Monday, June 18, 2007

So What Was Frances Schaeffer Trying To Prove?

How does a good fundamentalist balance Christian activism with pre-millenialist theology?
How do you put your heart in your warning against abortion, homosexual activism, and radical Islam when you believe these things are signs of the times?
Put another way, how hypocritical do you feel when you affect grimness over a tumultuous Middle East and the apocalyptic rantings of Iran's president, against a rising bubble of excitement in your gut?
I often feel pitied admiration for the likes of James Dobson, cheering him on, muttering under my breath, "Man, you're beating your head against a brick wall."
I harbor no optimism for the salvation of my country, much less the world.
It's not simply a matter of eschatology. I know that James Dobson knows that the world will not continue to get better and better until it's good enough for God to live in. He's fighting the good fight, don't misunderstand me, but what end does he see?
It could be that I'm simply not compassionate enough to muster the energy to place behind the hope that drives a dedicated Christian activist.
It could be the cynicism of youth, (I'm a Generation X-er, after all. "Hope, where is hope? Don't be a dope, hope is gone.")
There is a passage in a novel that has influenced me, perhaps more than it should.
It is a burst of exasperation from a weary, burned out pastor responding to the blazing, fresh-faced optimism of a young pastor, determined to take the town for Christ.
"Have you even asked this town if it wants to be taken for Christ? . . .I guarantee you, Kyle, I know some people around here who do not wish to be taken for Christ. . .No one . . .has ever. . .taken a city for Christ. Not Paul, not Peter, nobody. Not even Christ took a town for Christ."
Taking a town for Christ, or fervent prayers for a revival to be poured out on this city are owing in part to a certain score-keeping mentality that is inseparable from humanity.
There is something of a war cry in the prayer, "God, take this town for Christ!"
I think most of us would be more suited for battling against principalities and powers if it were a physical matter.
I remember reading the Darkness books by Peretti at a fairly young age and then bolting outside with a broom handle to mow down demons like weeds.
They were, in fact, weeds, and they did fall before my broom handle like Destroyer's hordes fell under Tal's sword.
I'm not equating my immaturity with the zeal of evangelism, but I can't help but be reminded of it when I listen to the words of a worship song, "You know I feel there's somethin bout to break now. You know I feel there's a city here to take now. . .We've got this leather backed book and a freedom cry and we're an army of God who are ready to die."
What army?
Maybe I'm blind but I see a few scattered, exhausted soldiers just standing up under the weight of their armour and a whole bunch more who have shed everything but their sword and are running around hacking on trees for the glory of God.
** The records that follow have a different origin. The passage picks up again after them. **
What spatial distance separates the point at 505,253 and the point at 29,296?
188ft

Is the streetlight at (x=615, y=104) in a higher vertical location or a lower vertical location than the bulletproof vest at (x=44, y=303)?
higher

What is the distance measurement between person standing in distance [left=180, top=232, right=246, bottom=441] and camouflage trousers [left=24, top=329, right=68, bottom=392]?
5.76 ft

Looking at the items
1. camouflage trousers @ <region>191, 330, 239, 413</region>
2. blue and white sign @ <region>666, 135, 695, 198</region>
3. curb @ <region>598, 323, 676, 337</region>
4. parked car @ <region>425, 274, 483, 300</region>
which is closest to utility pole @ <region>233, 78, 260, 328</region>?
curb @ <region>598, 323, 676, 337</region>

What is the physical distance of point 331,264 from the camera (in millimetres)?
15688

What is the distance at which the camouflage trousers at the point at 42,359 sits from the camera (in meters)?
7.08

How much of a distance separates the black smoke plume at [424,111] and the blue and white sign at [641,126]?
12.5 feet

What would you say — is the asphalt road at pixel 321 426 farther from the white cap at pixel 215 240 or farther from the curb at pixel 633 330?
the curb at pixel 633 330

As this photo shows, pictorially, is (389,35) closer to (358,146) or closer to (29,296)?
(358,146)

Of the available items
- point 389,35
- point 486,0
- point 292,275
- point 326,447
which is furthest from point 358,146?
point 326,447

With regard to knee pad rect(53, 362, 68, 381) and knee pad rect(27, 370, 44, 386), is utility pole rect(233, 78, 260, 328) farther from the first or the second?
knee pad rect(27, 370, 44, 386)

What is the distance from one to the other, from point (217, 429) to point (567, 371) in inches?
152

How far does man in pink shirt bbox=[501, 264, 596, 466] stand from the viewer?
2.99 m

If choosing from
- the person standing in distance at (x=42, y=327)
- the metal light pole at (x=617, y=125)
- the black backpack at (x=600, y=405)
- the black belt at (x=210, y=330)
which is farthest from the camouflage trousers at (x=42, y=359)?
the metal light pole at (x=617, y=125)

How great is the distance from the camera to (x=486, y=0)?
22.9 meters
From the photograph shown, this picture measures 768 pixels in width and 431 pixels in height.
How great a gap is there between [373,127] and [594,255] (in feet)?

"Our job is to reclaim America for Christ, whatever the cost. As the vice regents of God, we are to exercise godly dominion and influence over our neighborhoods, our schools, our government, our literature and arts, our sports arenas, our entertainment media, our news media, our scientific endeavors -- in short, over every aspect and institution of human society." -D. James Kennedy

Head in the clouds or head in the sand, what's the difference?
I recently looked at a website called Theocracy Watch.
They are the brave souls warning America about the drumbeat of doom. These people are literally terrified of the rise of the Christian right and their impending "theocracy."
I want to laugh so hard that I reach that stage when it's hard to tell laughing from crying.
Yeah, sure. Lock up the kids. Bar the windows. We're coming to get you.
We're gonna haul you in to a church and force communion down your throat, and make you recite the Ten Commandments, the Four Spiritual Laws, and Martin Luther's Ninety-Five Theses.
Beyond the absurdity of worrying about a Christian conspiracy is the sad fact that if we wished to conspire, we'd be hard put to gather ten of us around a bonfire to come up with a secret password.

More later.

I fully intend to reconcile my view with optimism.


1 comment:

Anonymous said...

I can totally relate to your question - "how hypocritical do you feel when you affect grimness over a tumultuous Middle East and the apocalyptic rantings of Iran's president, against a rising bubble of excitement in your gut?"